Doing some math: 5 rows per product, 500 rows per fulfilled questionnaire,
250'000'000 (!) rows in one table per year. That is far too much.

* database schema solution 2 
Your application goal is to generate some statistics. But as far as cross
questionnaire statistics do not concert you there is a possibility to break
down the questionnaire_answer table to a bunch of tables (one table per
questionnaire type)

so you introduce:

questionnaire_type (
 id int, 
 name varchar,
 table_name varchar
)

modify questionnaire : 

questionnaire (
 id int,
 q_type int,
 q_date date,
 description varchar
)

you loose your questionnaire_answer table, instead you generate
questionnaire_XXX of the same schema every time new questionnaire type is
introduced.

Basing on assumption you have 100 types right now this limits the number of
rows in each table to 2'500'000. Better, but still far from good.

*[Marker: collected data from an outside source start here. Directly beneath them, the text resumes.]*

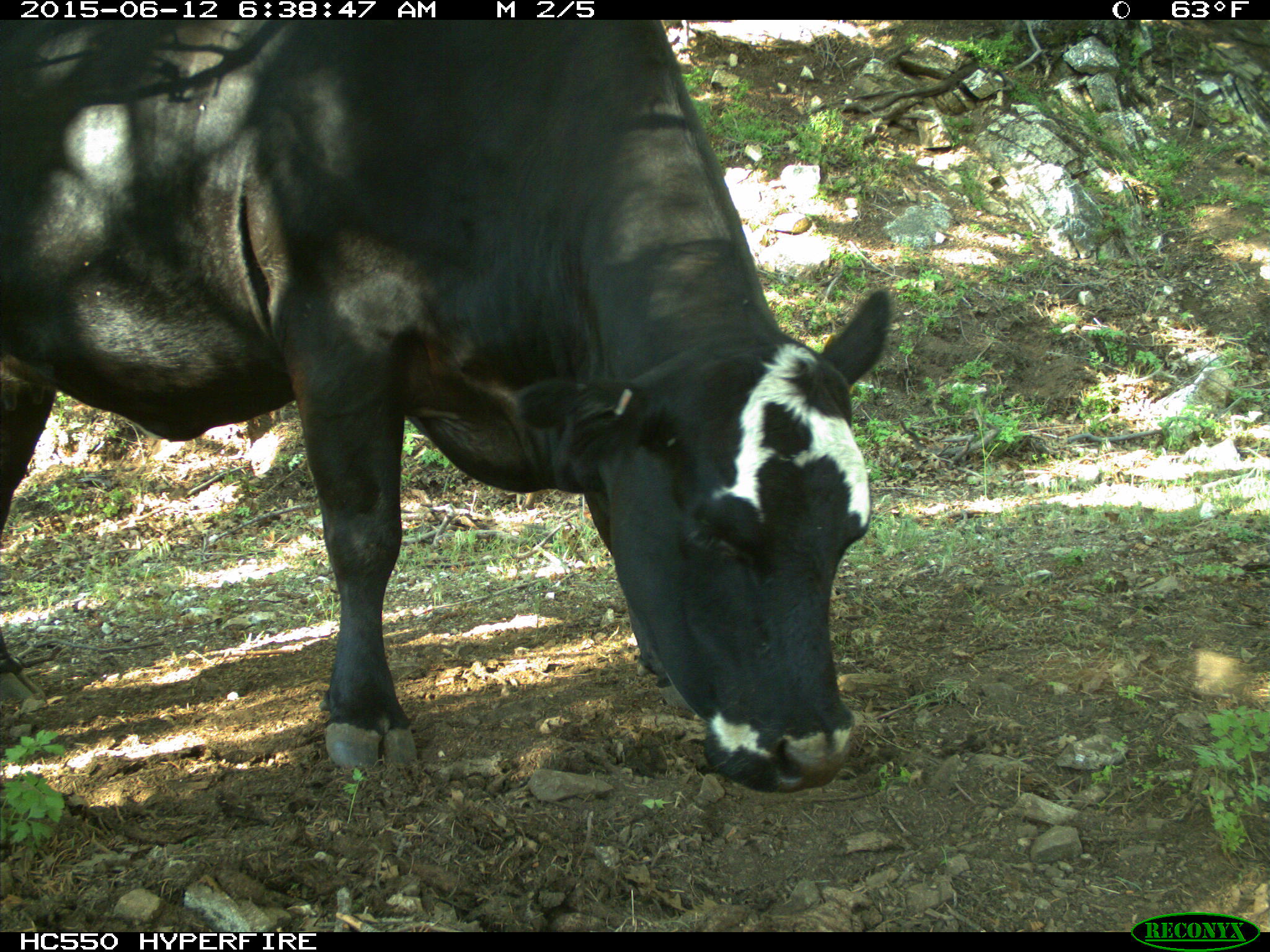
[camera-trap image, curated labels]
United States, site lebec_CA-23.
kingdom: Animalia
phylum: Chordata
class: Mammalia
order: Artiodactyla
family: Bovidae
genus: Bos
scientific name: Bos taurus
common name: domestic cow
Bos taurus (domestic cow).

* database schema solution 3
Assuming the questionnaire schema never changes you can provide a user with a
interface to build a questionnaire schema model and then generate a static
representation in which every product in questionnaire gets not 5 rows but 
just one:

questionnaire_XXX (
 questionnaire_id int,
 product_id int,
 question_1_response varchar,
 question_2_response varchar,
 question_3_response varchar,
 question_4_response varchar,
 question_5_response varchar
)

This way you were able to limit your rows number to 500'000/table/year which
is GOOD!.

You want to write an application using flow and other cocoon possibilities
because:
  a) you will have to provide a user with interface for all of this - flow is
     the sore for your eyes
  b) you will have to generate some reports/statistics and so on - pipeline
     processing would make it real fun

BUT:

1. I CAN BET MY ASS THIS IS IMPOSSIBLE TO MODEL WITH ANY O/R MAPPING TOOL.

2. Even if there is (I'm gonna have to live without my ass) I do not really
   think it is going to be any useful (and/or efficient) for advanced reports 
   (and there's a loooot of statistics to make if you just add some more
   parameters to all this).

3. the only thing cocooners say till now is: use OR mapping tool with flow, otherwise
   you break SoC, you will burn in hell! :)

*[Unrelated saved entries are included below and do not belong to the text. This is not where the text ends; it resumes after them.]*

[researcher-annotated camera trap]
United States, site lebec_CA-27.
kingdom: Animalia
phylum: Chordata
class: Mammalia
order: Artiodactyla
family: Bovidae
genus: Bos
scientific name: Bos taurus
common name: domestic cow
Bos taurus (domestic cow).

You say: that is not something that should be built on cocoon. 
I say: cannot be more wrong - suppose the main purpose for this all are web reports
and statistics?

So the real question goes here:
Is there a clean way (in terms of SoC and all that stuff)?

and the conclusion goes here:
Not everything can be implemented with OR tool. Even if it breaks SoC maybe it
would be worth to provide developers with some not-so-clean-and-elegant
replacement but working instead.

You can always do it the hard way (prepare generators and transformers talking
to database directly through JDBC), but maybe there is a cleaner way i do not
see.

What do you think?

Hope it's not just wasting your time.